Un ton à la fois léger et sérieux se détache dès le début de soirée : après l’ouverture de Don César de Bazan de Massenet, Michel Fau apparaît travesti en diva rousse pour commencer à interpréter « Casta diva », avant d’être interrompu par un homme de la sécurité lui demandant de porter le masque, puis de quitter la scène tout simplement, puisqu’il est « non essentiel ». Ce à quoi rétorque l’artiste : « évidemment que je suis non essentiel : je suis un luxe, moi, monsieur. Je suis une artiste, je ne suis pas utile, je ne suis pas une machine à laver ! » Sous couvert de légèreté et de festivités, le gala se fait donc aussi revendicatif pour mieux exprimer le ressenti des artistes quant à leur caractère « essentiel » ou non.

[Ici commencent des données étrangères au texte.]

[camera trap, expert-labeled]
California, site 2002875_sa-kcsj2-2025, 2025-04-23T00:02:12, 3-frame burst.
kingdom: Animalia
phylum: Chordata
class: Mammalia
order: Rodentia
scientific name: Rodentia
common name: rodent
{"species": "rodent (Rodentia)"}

Les chanteurs débutent en tenue de gala, smokings et robes de soirée, puis paraîtront progressivement en tenues de scène, coiffés et maquillés, comme si l’on plongeait petit à petit à travers le miroir lyrique pour quitter la simple interprétation de concert et se glisser dans les univers des personnages. Ainsi, Philippe Talbot, qui ouvre les festivités avec un tonitruant « Ah ! mes amis, quel jour de fête ! » (La fille du régiment), quitte son costume de gala pour revêtir celui de contrebandier de Don José, tandis que Marie-Nicole Lemieux, d’abord vêtue d’une belle robe noire drapée de blanc pour « Dieu puissant que j’atteste » (Iphigénie en Aulide) arborera ensuite la toge d’Hélène puis le costume de Carmen. Ce premier air est d’ailleurs un temps fort de la soirée par l’implication de la cantatrice, exprimant tantôt sa douleur, tantôt la dignité du personnage. Une fois encore, elle vit pleinement ce qu’elle chante et nous y emmène, jusque dans la fureur et la folie de son regard.

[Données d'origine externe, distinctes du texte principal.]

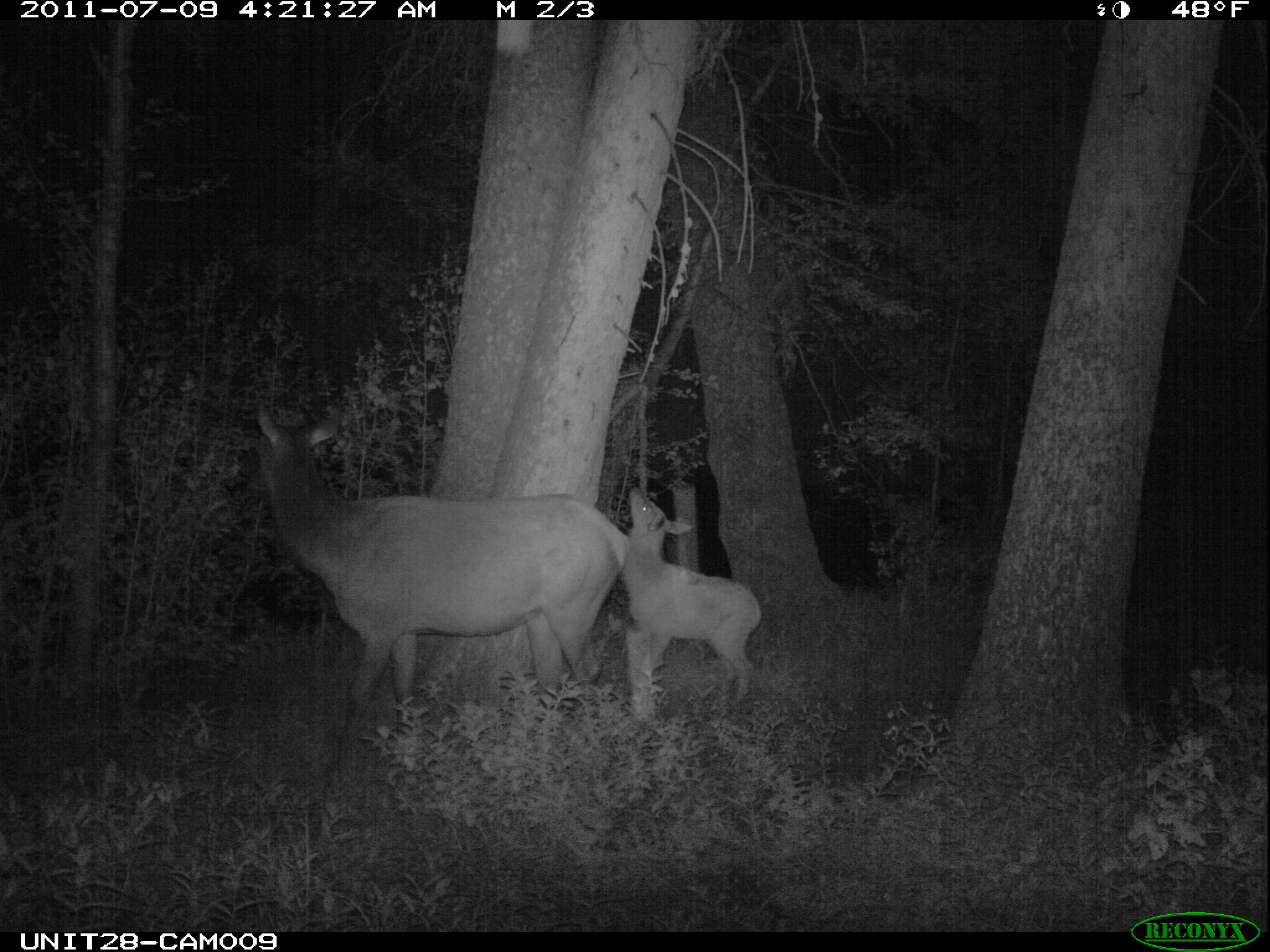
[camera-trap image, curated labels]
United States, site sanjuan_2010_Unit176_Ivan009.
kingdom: Animalia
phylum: Chordata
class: Mammalia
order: Artiodactyla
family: Cervidae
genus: Cervus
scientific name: Cervus elaphus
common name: red deer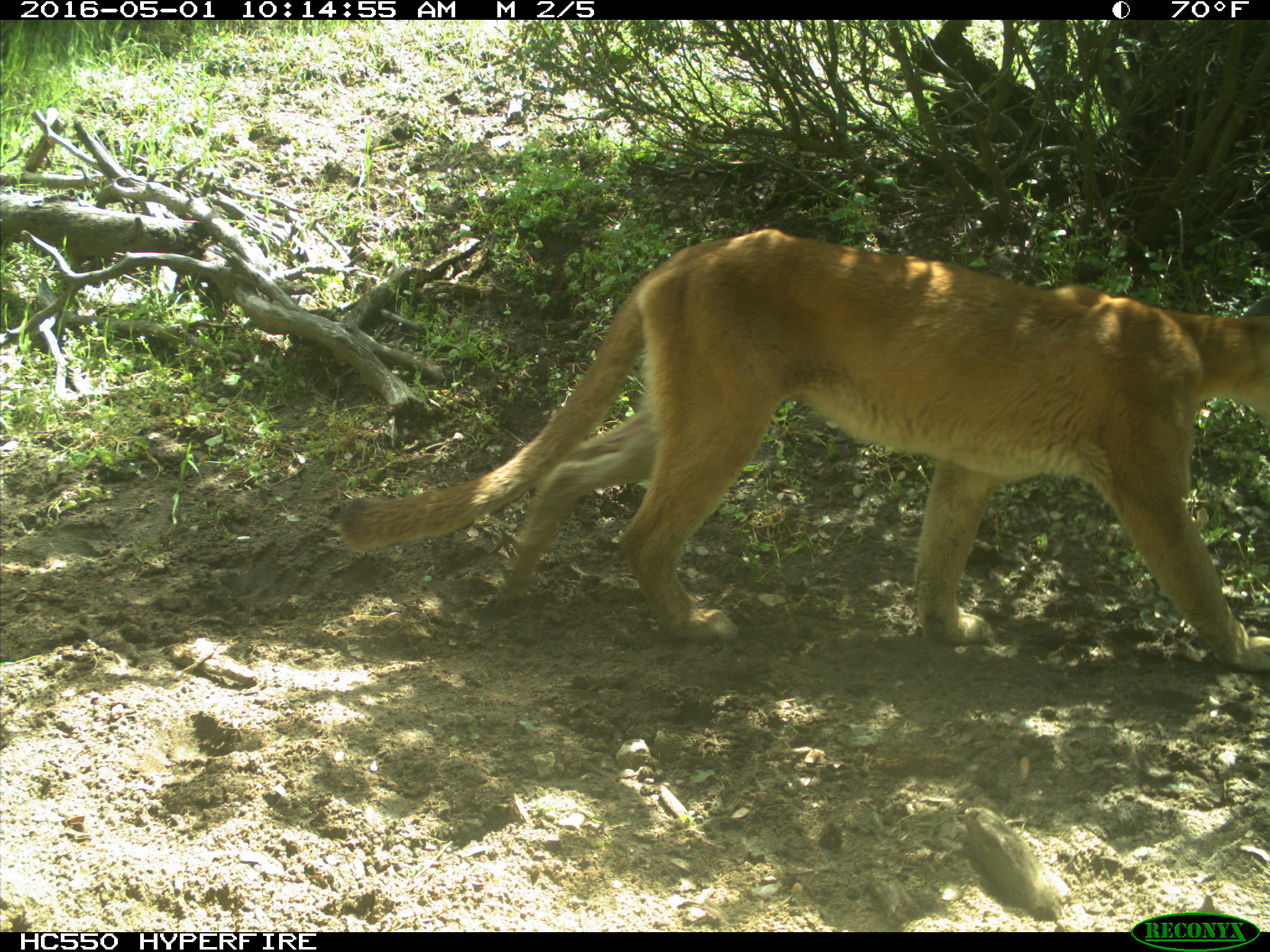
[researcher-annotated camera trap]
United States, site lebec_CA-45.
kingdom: Animalia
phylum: Chordata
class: Mammalia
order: Carnivora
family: Felidae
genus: Puma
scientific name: Puma concolor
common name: mountain lion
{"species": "Puma concolor (mountain lion)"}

Ajoutons par ailleurs que la diction de l’ensemble des artistes rend les sous-titres superflus dans les textes français, pour notre plus grand plaisir. Un compliment qui s’adresse également à Kangmin Justin Kim, dont les prestations sortent aussi du lot. Il débute par « Vois sous l’archet frémissant » (Les Contes d’Hoffmann), dans une tenue aux airs de smoking de cabaret, avant de revêtir sa robe de princesse Cecilia Bartolsky qui avait tant marqué les esprits dans La Chauve-Souris signée ici-même en 2014, puis celle de Carmen. La voix est désormais plus assurée encore, et l’on apprécie également sa voix de poitrine qu’il laisse entendre dans « Memory » (Cats), véritable moment de grâce, malheureusement interrompu par les interventions (ou tentatives) vocales de Michel Fau. C’est d’ailleurs là l’unique reproche de la soirée.

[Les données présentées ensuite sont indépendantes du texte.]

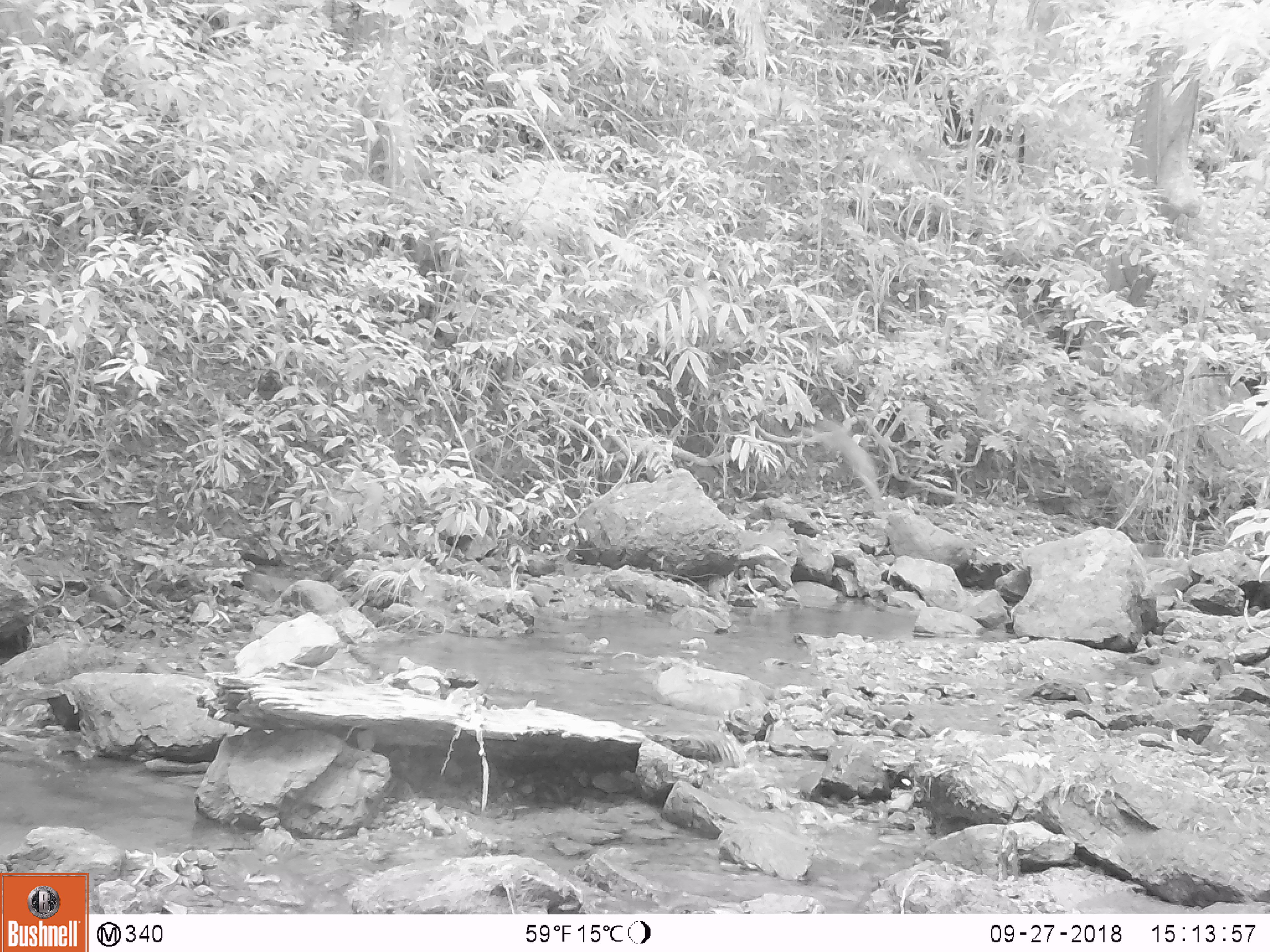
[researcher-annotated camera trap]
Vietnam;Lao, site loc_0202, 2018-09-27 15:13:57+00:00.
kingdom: Animalia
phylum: Chordata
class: Mammalia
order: Primates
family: Cercopithecidae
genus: Macaca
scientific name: Macaca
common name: macaque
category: unidentified macaque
Unidentified macaque (macaque) (Macaca). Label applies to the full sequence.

En effet, si l’on apprécie d’habitude le comique de l'homme de spectacle, force est de constater qu'il se montre souvent trop présent ce soir dans des parties chantées qu’il saccage, sans plus-value comique. Sa participation au duo de l’escarpolette (Véronique) est toutefois moins gênante, aux côtés d’un Franck Leguérinel en pleine forme, à la ligne de chant savoureuse et aux graves particulièrement appréciables ici. Il sera un peu plus tard un excellent Général dans l’air « A cheval sur la discipline » (La Grande-Duchesse De Gérolstein), mais Yoann Dubruque n’est pas en reste non plus malgré des interventions trop courtes au goût de nos oreilles. Il offre un très bel « Adieu je pars » (Véronique), tout en retenu, en délicatesse et en intimité, avant de se montrer plus « ancré », solide et ténébreux dans sa participation au dernier air de la soirée.
Concert de gala pour salle vide ; © DR
Le duo des cartes habilement servi par Sandrine Buendia et Sarah Jouffroy – que l’on regrette également de ne pas entendre toutes deux davantage ce soir – introduit l’ultime partie de la soirée, qui durera plus d’une demi-heure, entièrement dédiée à Carmen (à une exception près pour le final). Marie-Nicole Lemieux reprend donc ce rôle déjà tenu en version concertante en 2017, et qu’elle interprètera pour la première fois scéniquement la saison prochaine à Toulouse. Elle forme avec Philippe Talbot un couple superbement assorti, mais on retiendra tout particulièrement sa Habanera dans laquelle elle se trouve entourée par Kangmin Justin Kim (remplaçant par la magie de la prise de vue Marie-Nicole Lemieux pour chanter « Près des remparts de Séville ») et Michel Fau pour former, au milieu des fauteuils du parterre, une triple Carmen sensuelle et ensorcelante.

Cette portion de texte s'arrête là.